As mentioned before, ISSCC 2002 attendees were treated to no less than six papers on various aspects of the Intel/HP McKinley. These included presentations on the overall design, the integer register file and functional units, the clock design, and each of the three levels of cache. Like the Itanium/Merced, the McKinley is a dual bundle (six instruction) issue wide implementation of the IA64 instruction set architecture. But the similarities pretty much end there. While the initial Itanium is an bafflingly inefficient, awkward, and nauseatingly bloated design, the McKinley clearly shows that a great deal of careful thought and occasional flashes of inspiration went into the crafting of virtually every aspect of this second generation IA64 processor. The basic organization of McKinley is shown in Figure 3.

Figure 3 Block Diagram of the IA64 McKinley

The McKinley is an in-order processor that allows out-of-order instruction completion. Unlike dynamically scheduled processors like the Pentium 4 and EV6, it is fully interlocked with no cache access way-prediction or flush/replay mechanisms. Like Itanium/Merced, the second generation IA64 processor retains IA32 compatibility functionality in hardware. McKinley has the same number of branch (“B”) units, floating point (“F”) units, and complex integer (“I”) units as Merced, but doubles the number of simple integer/memory (“M”) units from 2 to 4. As I described in detail in a previous article, the extra 2 “M-units” are critical to increasing the fraction of useful instruction bundle pair combinations that a two bundle issue wide IA64 processor can actually dual issue. This is important because every split issue lowers the IPC of up to six instructions by 50% or more. In addition, the McKinley uses an 8-stage basic pipeline, 20% shorter than the 10-stage pipeline in Merced. Each additional stage in an IA64 processor was described as contributing 2% to 5% performance loss due to branch misprediction penalties alone. The basic execution pipeline of the Merced and McKinley processors are compared in Figure 4. The McKinley saves two pipe stages by accessing its instruction cache and register file in one clock cycle instead of two. Despite this repartitioning, the McKinley clocks 25 to 50% faster than Merced although both are manufactured in the same process.

Figure 4 Merced and McKinley Basic Execution Pipeline

While the extra integer execution resources and shorter pipeline are important, the Intel and HP designers directed their biggest attack against IPC-sapping inefficiency on the memory hierarchy. The load-use penalty for memory accesses resolved in the first, second, and third level of caches are respectively 0, 5, and 12 cycles. This greatly eases pressure on IA64 compilers to re-organize code to try to hide load latency, since an integer load can be treated the same as any other single cycle integer operation. Improvements in cache latency alone was said to increase performance by 15 to 20% over Merced, while enhanced bypassing capabilities within the L2 cache was said to improve performance by a further 8% or 9%.
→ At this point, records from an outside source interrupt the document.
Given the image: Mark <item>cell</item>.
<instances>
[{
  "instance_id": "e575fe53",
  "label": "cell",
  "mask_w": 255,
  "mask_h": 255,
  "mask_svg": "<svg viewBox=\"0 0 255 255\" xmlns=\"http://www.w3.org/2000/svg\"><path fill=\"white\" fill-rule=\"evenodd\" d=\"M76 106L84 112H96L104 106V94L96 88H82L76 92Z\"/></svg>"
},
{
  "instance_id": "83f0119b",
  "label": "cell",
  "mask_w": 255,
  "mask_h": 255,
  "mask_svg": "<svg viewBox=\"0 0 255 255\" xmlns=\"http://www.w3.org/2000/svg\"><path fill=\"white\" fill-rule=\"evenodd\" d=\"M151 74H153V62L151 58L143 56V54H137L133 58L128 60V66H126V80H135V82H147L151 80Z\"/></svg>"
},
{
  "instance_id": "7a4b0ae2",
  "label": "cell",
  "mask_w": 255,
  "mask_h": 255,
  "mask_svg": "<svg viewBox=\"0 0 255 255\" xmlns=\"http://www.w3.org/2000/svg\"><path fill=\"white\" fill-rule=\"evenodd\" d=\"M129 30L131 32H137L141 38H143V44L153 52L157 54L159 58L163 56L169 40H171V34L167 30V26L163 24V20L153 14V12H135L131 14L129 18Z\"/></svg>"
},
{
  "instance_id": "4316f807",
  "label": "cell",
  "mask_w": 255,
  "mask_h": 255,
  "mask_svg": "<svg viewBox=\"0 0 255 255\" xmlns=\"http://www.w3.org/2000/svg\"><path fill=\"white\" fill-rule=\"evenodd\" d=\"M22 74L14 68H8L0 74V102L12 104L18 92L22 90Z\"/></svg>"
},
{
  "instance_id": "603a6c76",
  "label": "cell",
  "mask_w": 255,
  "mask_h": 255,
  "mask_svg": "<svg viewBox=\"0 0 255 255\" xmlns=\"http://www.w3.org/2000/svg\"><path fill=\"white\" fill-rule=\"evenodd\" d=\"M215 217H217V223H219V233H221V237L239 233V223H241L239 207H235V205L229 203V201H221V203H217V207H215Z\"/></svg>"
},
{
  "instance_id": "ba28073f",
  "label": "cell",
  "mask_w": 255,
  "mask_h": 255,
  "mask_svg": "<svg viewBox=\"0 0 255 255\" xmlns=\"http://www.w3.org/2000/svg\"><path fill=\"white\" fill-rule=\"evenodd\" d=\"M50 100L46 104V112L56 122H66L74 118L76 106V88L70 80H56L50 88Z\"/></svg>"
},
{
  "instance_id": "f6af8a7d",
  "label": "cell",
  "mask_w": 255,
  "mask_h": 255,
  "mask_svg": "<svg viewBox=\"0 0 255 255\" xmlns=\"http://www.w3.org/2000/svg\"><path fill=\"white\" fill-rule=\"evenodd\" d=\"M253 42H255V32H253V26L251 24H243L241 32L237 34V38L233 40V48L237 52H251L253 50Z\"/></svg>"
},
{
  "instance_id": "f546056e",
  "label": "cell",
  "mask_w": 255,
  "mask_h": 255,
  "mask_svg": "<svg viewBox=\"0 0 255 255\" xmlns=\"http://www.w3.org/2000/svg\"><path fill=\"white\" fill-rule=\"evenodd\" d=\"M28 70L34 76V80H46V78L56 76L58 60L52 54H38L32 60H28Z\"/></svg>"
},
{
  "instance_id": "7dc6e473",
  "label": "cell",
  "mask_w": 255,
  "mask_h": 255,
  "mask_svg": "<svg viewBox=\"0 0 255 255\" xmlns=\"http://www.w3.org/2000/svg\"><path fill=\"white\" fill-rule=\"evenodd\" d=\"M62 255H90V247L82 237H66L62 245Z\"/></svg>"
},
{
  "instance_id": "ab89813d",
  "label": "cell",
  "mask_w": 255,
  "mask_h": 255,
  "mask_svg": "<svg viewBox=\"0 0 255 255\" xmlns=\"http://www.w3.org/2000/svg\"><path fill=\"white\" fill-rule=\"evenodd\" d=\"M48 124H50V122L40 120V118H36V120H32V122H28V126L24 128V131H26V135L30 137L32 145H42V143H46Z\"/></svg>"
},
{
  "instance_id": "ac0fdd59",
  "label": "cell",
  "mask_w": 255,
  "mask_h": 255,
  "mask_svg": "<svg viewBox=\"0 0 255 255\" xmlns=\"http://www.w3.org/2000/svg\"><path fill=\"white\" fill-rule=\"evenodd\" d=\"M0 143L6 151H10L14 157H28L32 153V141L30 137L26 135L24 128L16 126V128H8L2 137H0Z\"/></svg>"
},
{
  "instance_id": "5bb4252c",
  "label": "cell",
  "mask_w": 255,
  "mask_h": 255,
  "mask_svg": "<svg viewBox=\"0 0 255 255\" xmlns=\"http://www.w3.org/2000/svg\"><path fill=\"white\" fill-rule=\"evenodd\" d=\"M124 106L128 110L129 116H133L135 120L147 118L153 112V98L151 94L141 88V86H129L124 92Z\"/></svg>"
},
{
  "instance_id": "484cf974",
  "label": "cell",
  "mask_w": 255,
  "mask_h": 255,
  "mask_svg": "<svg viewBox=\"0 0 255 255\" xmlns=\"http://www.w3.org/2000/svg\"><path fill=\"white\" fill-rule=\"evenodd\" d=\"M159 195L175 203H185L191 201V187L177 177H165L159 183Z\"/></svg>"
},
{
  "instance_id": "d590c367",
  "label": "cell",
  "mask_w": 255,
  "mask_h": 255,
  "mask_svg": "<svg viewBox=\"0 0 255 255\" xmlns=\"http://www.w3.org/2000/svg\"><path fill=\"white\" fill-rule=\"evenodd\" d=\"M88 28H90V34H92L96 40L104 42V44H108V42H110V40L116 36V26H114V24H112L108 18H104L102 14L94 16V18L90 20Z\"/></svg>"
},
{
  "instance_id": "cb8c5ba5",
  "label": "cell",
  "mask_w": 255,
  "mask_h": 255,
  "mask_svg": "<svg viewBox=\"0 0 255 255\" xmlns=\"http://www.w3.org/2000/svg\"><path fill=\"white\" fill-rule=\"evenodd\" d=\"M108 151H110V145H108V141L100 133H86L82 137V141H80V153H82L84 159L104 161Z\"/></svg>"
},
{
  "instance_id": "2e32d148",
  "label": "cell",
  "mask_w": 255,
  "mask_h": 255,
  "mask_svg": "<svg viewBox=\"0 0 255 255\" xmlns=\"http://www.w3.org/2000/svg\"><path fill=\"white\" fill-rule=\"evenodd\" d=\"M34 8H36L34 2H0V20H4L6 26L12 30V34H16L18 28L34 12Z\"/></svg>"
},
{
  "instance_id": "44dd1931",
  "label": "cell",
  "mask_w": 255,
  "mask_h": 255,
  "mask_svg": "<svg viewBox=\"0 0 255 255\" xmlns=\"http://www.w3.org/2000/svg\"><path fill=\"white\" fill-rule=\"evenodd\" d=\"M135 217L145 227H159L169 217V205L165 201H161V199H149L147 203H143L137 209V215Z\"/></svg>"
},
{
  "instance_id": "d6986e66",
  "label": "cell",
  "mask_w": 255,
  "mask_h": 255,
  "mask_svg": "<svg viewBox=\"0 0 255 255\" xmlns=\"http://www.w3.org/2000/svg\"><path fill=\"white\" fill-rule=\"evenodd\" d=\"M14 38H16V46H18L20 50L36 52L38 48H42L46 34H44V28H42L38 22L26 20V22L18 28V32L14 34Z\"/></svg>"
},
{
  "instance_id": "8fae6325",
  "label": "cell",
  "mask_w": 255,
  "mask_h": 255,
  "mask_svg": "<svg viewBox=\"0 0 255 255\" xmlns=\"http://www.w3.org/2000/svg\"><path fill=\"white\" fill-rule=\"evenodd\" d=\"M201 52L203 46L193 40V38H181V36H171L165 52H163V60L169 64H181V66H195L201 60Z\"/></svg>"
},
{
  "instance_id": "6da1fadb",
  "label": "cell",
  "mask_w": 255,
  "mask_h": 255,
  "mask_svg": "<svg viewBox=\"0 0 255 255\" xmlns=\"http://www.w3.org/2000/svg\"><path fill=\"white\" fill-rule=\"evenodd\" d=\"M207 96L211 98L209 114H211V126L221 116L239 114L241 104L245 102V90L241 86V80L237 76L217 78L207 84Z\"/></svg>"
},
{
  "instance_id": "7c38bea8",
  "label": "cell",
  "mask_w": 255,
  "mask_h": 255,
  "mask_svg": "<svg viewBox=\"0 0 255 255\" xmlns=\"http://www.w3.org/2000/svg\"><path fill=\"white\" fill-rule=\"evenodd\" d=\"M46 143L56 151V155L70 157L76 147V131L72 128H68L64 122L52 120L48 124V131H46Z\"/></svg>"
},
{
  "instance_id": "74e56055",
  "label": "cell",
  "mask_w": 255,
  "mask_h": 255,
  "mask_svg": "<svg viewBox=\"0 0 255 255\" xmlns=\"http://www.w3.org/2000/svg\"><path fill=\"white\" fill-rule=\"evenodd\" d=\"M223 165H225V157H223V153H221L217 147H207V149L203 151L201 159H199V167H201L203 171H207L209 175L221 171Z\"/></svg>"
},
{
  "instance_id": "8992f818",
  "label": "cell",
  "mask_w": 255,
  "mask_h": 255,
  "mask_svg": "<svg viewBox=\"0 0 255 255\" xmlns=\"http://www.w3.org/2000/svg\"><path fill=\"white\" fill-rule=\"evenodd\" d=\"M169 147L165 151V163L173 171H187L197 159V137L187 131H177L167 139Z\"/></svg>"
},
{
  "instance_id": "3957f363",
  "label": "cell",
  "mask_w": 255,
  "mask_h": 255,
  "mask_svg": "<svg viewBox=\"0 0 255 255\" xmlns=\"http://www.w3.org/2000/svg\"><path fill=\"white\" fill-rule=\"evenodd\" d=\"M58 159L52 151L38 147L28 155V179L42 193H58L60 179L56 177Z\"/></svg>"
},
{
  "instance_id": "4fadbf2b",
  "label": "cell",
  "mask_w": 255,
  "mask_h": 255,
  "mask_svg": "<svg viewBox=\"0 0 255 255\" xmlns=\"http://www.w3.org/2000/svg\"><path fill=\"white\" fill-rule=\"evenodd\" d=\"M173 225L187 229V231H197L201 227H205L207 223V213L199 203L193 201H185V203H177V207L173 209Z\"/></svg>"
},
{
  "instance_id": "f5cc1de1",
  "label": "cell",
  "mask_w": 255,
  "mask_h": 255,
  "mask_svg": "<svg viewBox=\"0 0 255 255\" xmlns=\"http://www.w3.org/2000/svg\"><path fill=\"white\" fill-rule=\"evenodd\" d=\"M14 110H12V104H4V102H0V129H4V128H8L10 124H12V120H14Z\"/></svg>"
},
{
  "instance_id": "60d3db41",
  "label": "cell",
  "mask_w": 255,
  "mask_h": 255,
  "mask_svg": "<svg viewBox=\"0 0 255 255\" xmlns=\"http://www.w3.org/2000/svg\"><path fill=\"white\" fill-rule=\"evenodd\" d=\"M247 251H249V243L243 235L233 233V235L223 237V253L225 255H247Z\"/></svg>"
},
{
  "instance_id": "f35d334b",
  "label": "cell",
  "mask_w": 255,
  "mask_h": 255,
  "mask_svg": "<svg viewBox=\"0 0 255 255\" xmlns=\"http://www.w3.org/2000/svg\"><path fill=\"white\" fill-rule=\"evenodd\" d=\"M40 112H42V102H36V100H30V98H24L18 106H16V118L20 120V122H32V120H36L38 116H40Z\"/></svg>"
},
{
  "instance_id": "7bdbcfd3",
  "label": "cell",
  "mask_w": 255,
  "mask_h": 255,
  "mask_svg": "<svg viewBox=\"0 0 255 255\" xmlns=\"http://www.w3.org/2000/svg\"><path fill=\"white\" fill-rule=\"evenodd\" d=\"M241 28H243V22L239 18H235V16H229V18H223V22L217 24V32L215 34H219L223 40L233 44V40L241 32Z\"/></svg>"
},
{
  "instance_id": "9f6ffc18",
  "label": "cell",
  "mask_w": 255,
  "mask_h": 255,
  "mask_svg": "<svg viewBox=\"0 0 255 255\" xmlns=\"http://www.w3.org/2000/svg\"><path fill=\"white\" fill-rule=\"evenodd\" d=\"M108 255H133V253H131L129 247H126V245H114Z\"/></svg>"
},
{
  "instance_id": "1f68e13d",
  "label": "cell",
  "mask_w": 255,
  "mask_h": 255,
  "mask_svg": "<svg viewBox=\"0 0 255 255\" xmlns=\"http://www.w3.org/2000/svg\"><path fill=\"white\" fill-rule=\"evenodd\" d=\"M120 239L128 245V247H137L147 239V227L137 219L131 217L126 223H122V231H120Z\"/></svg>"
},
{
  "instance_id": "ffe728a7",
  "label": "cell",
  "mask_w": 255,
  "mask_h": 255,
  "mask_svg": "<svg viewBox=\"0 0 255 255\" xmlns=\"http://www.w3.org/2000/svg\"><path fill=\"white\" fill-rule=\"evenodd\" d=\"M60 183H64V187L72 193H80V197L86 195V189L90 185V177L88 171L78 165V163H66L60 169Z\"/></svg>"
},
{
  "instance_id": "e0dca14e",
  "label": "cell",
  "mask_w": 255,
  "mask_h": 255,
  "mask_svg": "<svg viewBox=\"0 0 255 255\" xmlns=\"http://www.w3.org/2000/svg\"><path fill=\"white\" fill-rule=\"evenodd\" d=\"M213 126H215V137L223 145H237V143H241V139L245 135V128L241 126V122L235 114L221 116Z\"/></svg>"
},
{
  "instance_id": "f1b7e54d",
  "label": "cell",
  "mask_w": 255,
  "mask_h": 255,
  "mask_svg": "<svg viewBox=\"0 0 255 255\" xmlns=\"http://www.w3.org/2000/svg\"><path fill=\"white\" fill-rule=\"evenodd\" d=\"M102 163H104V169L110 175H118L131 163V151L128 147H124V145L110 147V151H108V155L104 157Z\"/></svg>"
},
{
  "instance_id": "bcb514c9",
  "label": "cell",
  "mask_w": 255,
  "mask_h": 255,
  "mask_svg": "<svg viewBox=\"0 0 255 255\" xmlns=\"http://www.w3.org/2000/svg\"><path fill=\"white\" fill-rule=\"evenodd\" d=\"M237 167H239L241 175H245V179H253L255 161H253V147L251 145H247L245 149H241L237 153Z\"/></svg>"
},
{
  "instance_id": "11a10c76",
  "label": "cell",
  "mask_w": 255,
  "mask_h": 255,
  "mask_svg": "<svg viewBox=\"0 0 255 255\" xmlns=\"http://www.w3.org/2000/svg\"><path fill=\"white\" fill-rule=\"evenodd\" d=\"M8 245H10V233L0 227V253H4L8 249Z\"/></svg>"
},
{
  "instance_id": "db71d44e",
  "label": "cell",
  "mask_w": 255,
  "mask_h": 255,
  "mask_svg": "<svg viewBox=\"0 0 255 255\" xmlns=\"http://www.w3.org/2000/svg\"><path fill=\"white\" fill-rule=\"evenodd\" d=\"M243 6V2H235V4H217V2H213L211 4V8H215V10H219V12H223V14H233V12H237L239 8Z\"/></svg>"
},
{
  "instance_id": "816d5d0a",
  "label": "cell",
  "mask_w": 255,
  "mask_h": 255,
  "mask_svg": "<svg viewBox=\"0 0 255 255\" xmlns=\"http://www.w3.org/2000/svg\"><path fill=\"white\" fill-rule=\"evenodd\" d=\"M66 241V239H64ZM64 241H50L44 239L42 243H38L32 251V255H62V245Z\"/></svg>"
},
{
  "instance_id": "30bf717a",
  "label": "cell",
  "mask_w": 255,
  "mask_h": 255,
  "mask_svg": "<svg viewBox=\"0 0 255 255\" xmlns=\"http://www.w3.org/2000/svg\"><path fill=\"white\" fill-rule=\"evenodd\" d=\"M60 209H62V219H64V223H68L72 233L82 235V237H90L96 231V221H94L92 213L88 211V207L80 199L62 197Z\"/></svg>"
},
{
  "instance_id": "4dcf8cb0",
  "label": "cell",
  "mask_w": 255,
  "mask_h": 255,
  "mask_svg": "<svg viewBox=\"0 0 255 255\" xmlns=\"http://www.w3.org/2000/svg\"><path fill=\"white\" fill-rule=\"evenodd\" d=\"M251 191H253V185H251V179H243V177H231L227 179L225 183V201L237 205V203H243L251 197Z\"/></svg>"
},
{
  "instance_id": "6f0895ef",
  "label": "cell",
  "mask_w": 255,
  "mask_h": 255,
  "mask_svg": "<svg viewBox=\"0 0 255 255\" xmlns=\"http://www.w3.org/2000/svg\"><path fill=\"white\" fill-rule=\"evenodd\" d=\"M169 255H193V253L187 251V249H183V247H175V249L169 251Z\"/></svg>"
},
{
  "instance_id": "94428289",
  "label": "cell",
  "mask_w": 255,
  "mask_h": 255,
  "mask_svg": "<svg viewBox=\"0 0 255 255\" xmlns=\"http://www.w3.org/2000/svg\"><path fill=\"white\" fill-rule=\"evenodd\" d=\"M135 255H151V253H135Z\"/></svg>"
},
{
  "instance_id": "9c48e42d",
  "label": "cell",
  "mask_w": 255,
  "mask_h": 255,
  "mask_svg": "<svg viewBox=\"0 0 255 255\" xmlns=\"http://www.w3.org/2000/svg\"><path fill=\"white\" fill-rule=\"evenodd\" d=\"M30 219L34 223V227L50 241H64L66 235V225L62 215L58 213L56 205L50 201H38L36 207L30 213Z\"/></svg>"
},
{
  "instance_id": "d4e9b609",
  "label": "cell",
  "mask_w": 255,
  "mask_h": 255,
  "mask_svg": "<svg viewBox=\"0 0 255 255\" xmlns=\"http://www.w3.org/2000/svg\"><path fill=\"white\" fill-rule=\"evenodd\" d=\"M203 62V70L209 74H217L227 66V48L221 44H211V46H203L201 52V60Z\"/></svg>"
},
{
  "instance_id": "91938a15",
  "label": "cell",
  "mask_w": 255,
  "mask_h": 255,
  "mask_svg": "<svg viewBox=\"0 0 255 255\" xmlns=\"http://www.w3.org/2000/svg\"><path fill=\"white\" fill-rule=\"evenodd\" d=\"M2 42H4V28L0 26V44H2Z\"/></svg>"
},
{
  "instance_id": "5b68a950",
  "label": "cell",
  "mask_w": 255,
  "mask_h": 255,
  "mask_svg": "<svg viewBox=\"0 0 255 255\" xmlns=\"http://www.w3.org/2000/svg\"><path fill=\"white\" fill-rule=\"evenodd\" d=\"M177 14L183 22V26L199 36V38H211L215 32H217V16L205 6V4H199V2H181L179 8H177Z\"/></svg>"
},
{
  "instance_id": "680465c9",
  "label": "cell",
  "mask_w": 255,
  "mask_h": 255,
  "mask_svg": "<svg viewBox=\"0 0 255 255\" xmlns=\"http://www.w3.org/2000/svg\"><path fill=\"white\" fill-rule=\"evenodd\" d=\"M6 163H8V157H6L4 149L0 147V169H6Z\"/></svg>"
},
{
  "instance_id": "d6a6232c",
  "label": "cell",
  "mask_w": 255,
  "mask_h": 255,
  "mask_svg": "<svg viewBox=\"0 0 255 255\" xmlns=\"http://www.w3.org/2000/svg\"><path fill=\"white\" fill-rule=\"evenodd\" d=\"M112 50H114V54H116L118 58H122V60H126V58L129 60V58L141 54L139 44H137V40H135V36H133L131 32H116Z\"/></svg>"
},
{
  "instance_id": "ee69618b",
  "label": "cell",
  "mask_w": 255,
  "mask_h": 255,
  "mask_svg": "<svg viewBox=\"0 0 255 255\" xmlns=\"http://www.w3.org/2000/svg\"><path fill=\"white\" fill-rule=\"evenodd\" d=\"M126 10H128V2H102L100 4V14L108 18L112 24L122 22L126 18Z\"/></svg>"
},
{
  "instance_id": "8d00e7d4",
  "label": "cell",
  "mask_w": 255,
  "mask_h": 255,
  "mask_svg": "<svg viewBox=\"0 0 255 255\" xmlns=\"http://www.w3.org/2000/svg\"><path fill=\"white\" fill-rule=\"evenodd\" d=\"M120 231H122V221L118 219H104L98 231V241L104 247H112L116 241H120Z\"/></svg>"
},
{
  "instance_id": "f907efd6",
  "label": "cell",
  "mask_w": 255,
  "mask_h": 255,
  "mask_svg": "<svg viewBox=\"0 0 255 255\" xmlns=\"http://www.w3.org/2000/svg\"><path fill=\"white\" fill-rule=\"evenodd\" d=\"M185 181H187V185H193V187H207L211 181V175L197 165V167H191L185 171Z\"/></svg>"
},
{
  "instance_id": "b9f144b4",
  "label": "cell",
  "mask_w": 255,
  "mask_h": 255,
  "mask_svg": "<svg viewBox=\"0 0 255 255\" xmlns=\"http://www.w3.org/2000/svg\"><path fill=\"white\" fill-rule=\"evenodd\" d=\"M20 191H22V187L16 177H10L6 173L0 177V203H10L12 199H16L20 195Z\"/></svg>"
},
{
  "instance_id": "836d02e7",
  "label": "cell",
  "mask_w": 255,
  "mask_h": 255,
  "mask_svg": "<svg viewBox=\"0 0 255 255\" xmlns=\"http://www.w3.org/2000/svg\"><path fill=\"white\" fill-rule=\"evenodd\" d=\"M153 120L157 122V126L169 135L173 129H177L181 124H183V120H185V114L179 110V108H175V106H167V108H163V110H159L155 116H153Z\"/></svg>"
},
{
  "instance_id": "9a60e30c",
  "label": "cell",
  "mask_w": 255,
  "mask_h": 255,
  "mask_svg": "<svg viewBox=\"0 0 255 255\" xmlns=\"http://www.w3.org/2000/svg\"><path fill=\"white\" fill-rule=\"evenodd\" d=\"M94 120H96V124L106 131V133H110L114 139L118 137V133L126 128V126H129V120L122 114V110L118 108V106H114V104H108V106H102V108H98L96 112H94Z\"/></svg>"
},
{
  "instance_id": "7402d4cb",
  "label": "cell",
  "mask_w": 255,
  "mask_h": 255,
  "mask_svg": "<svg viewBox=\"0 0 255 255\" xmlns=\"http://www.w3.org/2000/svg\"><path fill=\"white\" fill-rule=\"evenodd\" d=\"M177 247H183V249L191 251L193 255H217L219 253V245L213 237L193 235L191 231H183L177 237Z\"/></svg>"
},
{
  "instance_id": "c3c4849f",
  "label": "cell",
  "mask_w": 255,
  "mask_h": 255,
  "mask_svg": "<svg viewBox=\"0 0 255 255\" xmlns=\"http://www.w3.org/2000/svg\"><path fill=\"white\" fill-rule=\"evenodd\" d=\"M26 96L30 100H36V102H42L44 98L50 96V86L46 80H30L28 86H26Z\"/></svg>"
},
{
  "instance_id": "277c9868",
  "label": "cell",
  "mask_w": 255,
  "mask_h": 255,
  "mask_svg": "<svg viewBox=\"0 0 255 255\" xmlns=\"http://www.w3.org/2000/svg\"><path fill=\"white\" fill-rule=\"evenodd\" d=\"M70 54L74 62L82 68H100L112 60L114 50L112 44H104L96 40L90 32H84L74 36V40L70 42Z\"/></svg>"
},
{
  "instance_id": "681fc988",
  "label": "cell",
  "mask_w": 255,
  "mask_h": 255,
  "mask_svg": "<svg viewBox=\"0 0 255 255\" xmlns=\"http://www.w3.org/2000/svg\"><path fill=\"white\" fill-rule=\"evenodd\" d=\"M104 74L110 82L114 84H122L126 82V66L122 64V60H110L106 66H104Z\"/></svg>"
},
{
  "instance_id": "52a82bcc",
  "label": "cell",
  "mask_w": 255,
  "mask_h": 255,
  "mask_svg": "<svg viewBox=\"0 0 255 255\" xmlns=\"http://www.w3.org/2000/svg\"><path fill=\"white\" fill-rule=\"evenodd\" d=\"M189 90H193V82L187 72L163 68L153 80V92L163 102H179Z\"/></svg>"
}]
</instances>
Another big improvement in McKinley is the handling of branches. Unconditional branches and predicted taken conditional branches are processed with zero overhead due to a low latency instruction cache that also stores branch target address and history information in each line in a manner reminiscent of the EV6. This a big improvement on Merced, which incurs a 1, 2, or 3 cycle taken branch penalty depending on the type of branch and how it is handled. The McKinley’s branch prediction logic is quite aggressive, with the instruction cache based 1K set of branch histories backed up by a 12 K entry branch history cache and a 16k entry 2b pattern history table. This scheme was said to offer 95% prediction accuracy on SPECint2000 and 93% accuracy on TPC-C ( the optimization target application). The Merced’s branch prediction logic is primitive in comparison. Based on a 512 entry 2b pattern history table, its misprediction rate is likely two to three times worse, a fact made even more painful by the Merced’s 9 cycle misprediction penalty, 2 cycles more than for McKinley.